* **Data provided**:
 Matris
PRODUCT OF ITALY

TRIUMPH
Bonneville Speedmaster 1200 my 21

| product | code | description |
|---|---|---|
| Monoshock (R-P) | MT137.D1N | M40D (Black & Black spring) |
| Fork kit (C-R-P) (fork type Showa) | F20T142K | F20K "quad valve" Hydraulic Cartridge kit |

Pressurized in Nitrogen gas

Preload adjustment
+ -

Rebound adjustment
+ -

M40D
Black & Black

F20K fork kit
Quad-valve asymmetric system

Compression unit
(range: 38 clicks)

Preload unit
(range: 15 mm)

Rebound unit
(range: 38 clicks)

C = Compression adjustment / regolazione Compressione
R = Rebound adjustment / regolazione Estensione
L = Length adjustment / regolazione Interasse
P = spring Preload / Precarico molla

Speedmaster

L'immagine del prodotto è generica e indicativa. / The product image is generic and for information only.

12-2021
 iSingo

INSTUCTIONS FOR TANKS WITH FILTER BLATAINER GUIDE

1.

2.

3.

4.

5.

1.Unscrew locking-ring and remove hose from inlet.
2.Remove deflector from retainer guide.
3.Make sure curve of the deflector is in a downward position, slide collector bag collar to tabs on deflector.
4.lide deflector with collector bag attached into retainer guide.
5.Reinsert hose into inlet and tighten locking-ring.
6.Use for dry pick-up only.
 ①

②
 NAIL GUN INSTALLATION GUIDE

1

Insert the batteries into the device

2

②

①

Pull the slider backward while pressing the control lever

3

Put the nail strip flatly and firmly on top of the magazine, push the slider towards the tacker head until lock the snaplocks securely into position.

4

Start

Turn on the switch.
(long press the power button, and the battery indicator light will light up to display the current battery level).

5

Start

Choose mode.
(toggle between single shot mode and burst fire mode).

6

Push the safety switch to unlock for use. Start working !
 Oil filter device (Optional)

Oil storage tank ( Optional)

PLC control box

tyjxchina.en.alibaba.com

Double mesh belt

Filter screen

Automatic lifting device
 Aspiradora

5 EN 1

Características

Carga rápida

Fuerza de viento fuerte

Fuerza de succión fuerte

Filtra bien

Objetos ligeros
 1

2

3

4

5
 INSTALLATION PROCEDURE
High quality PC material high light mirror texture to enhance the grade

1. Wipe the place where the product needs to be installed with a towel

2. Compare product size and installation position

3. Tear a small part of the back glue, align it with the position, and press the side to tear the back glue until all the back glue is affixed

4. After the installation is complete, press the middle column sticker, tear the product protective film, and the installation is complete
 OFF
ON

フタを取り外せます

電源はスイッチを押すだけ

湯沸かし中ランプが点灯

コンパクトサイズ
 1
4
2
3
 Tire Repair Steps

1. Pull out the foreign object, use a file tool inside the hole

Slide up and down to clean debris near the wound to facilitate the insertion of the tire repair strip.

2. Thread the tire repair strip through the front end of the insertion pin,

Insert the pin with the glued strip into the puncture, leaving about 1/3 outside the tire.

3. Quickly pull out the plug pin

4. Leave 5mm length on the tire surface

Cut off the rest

* **Work instructions**: Line by line, retype the whole listing exactly.

* **Problem solution**:
 Matris
PRODUCT OF ITALY

TRIUMPH
Bonneville Speedmaster 1200 my 21

| product | code | description |
|---|---|---|
| Monoshock (R-P) | MT137.D1N | M40D (Black & Black spring) |
| Fork kit (C-R-P) (fork type Showa) | F20T142K | F20K "quad valve" Hydraulic Cartridge kit |

Pressurized in Nitrogen gas

Preload adjustment
+ -

Rebound adjustment
+ -

M40D
Black & Black

F20K fork kit
Quad-valve asymmetric system

Compression unit
(range: 38 clicks)

Preload unit
(range: 15 mm)

Rebound unit
(range: 38 clicks)

C = Compression adjustment / regolazione Compressione
R = Rebound adjustment / regolazione Estensione
L = Length adjustment / regolazione Interasse
P = spring Preload / Precarico molla

Speedmaster

L'immagine del prodotto è generica e indicativa. / The product image is generic and for information only.

12-2021
 iSingo

INSTUCTIONS FOR TANKS WITH FILTER BLATAINER GUIDE

1.

2.

3.

4.

5.

1.Unscrew locking-ring and remove hose from inlet.
2.Remove deflector from retainer guide.
3.Make sure curve of the deflector is in a downward position, slide collector bag collar to tabs on deflector.
4.lide deflector with collector bag attached into retainer guide.
5.Reinsert hose into inlet and tighten locking-ring.
6.Use for dry pick-up only.
 ①

②
 NAIL GUN INSTALLATION GUIDE

1

Insert the batteries into the device

2

②

①

Pull the slider backward while pressing the control lever

3

Put the nail strip flatly and firmly on top of the magazine, push the slider towards the tacker head until lock the snaplocks securely into position.

4

Start

Turn on the switch.
(long press the power button, and the battery indicator light will light up to display the current battery level).

5

Start

Choose mode.
(toggle between single shot mode and burst fire mode).

6

Push the safety switch to unlock for use. Start working !
 Oil filter device (Optional)

Oil storage tank ( Optional)

PLC control box

tyjxchina.en.alibaba.com

Double mesh belt

Filter screen

Automatic lifting device
 Aspiradora

5 EN 1

Características

Carga rápida

Fuerza de viento fuerte

Fuerza de succión fuerte

Filtra bien

Objetos ligeros
 1

2

3

4

5
 INSTALLATION PROCEDURE
High quality PC material high light mirror texture to enhance the grade

1. Wipe the place where the product needs to be installed with a towel

2. Compare product size and installation position

3. Tear a small part of the back glue, align it with the position, and press the side to tear the back glue until all the back glue is affixed

4. After the installation is complete, press the middle column sticker, tear the product protective film, and the installation is complete
 OFF
ON

フタを取り外せます

電源はスイッチを押すだけ

湯沸かし中ランプが点灯

コンパクトサイズ
 1
4
2
3
 Tire Repair Steps

1. Pull out the foreign object, use a file tool inside the hole

Slide up and down to clean debris near the wound to facilitate the insertion of the tire repair strip.

2. Thread the tire repair strip through the front end of the insertion pin,

Insert the pin with the glued strip into the puncture, leaving about 1/3 outside the tire.

3. Quickly pull out the plug pin

4. Leave 5mm length on the tire surface

Cut off the rest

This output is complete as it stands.